Since I have spoken of Dropbox so much, I think it is worth noting another major flaw in the new iCloud Drive. Until Apple provides a way to browse and manage files outside of the document picker (which can currently only be accessed from within another application), I will continue to use Dropbox as my primary cloud drive solution because they have an app on iOS that allows me to browse through my documents, move them around, share them, etc… Would it really hurt Apple to put a Finder app on the iPad and iPhone that worked like the Dropbox app?
Of course it is easy to be an “arm-chair” developer, sipping my coffee and thinking I know what is best for a company who has made billions off of their products. Still, I fail to see why Apple has gone out of their way to make something that doesn’t “just work.” Maybe someone with more technical knowledge than myself could explain a few simple reasons why my ideas are not feasible.

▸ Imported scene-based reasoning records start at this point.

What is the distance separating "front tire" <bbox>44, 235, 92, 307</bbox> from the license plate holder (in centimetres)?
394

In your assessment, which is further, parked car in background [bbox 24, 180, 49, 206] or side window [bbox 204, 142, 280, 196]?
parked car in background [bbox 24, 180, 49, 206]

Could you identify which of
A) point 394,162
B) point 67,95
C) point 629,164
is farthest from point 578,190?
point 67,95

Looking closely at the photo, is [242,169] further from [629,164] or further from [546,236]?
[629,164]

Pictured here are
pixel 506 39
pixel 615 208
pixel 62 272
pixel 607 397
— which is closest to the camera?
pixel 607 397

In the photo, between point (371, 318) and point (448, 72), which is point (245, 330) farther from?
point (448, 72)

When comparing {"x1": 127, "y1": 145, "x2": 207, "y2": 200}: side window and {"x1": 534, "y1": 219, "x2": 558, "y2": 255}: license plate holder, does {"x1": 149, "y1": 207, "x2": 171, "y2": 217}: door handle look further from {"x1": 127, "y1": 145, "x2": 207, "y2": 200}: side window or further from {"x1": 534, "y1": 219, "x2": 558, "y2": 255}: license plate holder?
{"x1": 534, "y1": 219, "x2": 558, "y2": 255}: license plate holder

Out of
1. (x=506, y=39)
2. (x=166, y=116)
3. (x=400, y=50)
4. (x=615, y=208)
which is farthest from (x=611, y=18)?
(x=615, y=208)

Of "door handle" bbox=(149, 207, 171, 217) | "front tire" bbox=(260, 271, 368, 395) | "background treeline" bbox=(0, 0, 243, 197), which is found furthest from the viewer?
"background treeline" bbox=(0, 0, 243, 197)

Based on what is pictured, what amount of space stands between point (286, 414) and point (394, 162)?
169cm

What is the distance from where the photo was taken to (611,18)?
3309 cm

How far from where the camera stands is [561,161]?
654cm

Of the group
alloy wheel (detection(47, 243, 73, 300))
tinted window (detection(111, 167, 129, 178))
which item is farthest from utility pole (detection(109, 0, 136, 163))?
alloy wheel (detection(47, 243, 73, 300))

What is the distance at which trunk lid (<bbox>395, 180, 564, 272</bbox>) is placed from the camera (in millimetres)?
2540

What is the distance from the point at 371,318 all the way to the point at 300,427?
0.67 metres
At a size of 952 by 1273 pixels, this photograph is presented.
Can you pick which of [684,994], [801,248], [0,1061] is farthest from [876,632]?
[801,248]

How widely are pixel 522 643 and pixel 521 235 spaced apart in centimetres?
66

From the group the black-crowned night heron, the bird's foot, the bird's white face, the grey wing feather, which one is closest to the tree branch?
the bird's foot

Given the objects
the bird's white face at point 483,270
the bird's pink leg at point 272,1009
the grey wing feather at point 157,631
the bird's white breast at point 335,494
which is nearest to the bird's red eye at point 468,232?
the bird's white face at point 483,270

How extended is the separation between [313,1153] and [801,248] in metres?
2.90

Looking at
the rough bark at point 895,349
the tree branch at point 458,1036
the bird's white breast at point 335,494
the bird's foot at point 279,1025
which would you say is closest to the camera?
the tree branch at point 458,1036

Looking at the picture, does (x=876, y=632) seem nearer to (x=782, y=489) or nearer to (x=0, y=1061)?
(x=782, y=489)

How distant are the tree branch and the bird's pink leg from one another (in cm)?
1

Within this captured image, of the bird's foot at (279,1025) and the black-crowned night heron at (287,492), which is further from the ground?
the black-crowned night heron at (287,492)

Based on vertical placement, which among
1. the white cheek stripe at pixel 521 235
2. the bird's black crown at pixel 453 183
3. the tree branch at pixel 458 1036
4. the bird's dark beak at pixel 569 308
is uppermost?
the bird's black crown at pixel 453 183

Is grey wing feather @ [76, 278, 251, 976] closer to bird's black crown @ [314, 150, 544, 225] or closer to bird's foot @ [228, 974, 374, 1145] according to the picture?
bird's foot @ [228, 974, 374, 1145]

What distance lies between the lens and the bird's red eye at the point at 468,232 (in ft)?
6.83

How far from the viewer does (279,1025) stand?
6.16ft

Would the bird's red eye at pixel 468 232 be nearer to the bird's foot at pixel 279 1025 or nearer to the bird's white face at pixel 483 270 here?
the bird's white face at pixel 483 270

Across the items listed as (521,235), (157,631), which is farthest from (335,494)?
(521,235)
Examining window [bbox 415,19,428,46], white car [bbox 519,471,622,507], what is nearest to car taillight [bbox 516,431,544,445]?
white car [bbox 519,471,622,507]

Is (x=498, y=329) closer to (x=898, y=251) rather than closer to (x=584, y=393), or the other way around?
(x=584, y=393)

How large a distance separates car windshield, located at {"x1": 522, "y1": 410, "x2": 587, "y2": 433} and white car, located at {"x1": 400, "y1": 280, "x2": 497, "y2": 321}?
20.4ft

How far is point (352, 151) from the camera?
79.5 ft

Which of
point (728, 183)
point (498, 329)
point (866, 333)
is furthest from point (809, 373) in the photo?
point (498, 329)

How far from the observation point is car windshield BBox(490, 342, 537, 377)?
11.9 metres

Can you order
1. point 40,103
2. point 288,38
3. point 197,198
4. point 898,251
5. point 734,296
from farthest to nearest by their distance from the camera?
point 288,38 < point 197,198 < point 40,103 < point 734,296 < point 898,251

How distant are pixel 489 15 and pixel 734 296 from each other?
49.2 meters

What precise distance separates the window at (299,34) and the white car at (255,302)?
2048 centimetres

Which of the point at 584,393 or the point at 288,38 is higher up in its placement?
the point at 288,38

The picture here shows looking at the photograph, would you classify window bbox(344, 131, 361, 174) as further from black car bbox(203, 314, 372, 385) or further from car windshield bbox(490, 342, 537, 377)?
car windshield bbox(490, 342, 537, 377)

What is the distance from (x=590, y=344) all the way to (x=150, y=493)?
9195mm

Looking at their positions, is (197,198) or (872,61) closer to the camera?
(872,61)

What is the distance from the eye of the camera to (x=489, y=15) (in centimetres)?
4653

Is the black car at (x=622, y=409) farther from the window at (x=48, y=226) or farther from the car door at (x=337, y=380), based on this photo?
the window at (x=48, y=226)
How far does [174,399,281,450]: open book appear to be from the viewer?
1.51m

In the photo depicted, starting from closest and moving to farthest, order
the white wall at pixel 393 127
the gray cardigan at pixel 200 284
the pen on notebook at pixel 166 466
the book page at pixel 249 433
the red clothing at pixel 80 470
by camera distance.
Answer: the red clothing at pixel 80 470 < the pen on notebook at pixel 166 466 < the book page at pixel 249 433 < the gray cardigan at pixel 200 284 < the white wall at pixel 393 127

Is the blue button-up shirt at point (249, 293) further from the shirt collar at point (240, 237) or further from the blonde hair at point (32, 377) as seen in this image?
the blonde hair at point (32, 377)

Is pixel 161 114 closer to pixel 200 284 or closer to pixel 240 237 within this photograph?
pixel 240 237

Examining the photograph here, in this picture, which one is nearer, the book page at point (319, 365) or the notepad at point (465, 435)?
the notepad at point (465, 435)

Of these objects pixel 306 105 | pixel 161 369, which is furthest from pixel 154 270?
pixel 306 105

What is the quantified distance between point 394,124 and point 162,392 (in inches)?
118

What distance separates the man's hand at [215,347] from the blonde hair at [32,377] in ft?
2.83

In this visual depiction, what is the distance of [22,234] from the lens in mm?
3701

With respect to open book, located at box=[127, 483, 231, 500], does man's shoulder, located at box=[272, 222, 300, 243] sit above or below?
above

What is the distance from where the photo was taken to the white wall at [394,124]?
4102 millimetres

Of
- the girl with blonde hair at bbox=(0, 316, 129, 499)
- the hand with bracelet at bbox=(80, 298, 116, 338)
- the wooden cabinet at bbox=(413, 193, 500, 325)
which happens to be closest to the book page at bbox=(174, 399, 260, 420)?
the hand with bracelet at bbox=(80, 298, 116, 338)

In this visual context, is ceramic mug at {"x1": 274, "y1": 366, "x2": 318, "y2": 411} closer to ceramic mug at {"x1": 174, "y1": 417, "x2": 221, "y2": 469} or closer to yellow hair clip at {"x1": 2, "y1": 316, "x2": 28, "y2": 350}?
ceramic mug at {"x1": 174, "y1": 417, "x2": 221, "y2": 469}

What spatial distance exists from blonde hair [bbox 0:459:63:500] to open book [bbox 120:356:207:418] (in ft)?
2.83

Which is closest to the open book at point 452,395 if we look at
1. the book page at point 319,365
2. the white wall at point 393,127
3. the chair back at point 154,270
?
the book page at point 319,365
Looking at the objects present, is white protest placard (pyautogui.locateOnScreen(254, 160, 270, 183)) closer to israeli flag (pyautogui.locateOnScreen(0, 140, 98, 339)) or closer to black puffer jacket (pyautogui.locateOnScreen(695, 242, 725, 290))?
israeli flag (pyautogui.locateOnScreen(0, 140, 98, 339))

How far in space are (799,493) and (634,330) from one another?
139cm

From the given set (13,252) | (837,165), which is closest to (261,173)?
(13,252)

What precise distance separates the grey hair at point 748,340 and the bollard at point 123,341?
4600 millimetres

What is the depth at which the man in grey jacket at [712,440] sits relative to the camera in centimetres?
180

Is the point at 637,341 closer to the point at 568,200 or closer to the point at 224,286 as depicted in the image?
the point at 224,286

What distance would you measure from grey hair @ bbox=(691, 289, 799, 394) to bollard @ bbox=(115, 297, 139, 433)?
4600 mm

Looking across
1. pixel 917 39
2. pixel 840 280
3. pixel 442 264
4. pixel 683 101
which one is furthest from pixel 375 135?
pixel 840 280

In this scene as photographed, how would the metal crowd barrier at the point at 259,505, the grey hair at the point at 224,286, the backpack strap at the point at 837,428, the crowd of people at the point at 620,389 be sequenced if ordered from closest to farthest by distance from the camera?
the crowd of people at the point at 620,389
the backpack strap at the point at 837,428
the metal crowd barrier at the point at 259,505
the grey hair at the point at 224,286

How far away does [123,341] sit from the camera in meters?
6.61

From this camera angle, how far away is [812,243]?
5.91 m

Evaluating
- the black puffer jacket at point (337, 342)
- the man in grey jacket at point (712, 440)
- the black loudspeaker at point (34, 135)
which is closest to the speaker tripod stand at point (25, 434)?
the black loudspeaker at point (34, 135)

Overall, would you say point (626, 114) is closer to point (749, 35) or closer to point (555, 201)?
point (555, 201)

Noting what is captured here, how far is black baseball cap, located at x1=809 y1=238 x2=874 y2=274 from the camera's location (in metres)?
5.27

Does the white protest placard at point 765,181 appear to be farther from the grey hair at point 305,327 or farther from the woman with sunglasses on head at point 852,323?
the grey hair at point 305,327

I will continue to watch the adoption of iCloud Drive as it unfolds in the coming months. In the meantime, here are some questions I still have about the service:
- If I open a Dropbox document from the document picker on iPad, what happens if I switch to another task and the app I was using stops running in the background? Is my work saved back to Dropbox? Is it saved at all?
- If I store a file created in Pages in the iCloud Drive, but not in the Pages folder, do all of Apple’s syncing and sharing features work the same way? For example, can I still collaborate on the same file with another user? Or, can I open the same document on iPad and Mac at the same time without creating conflicting copies?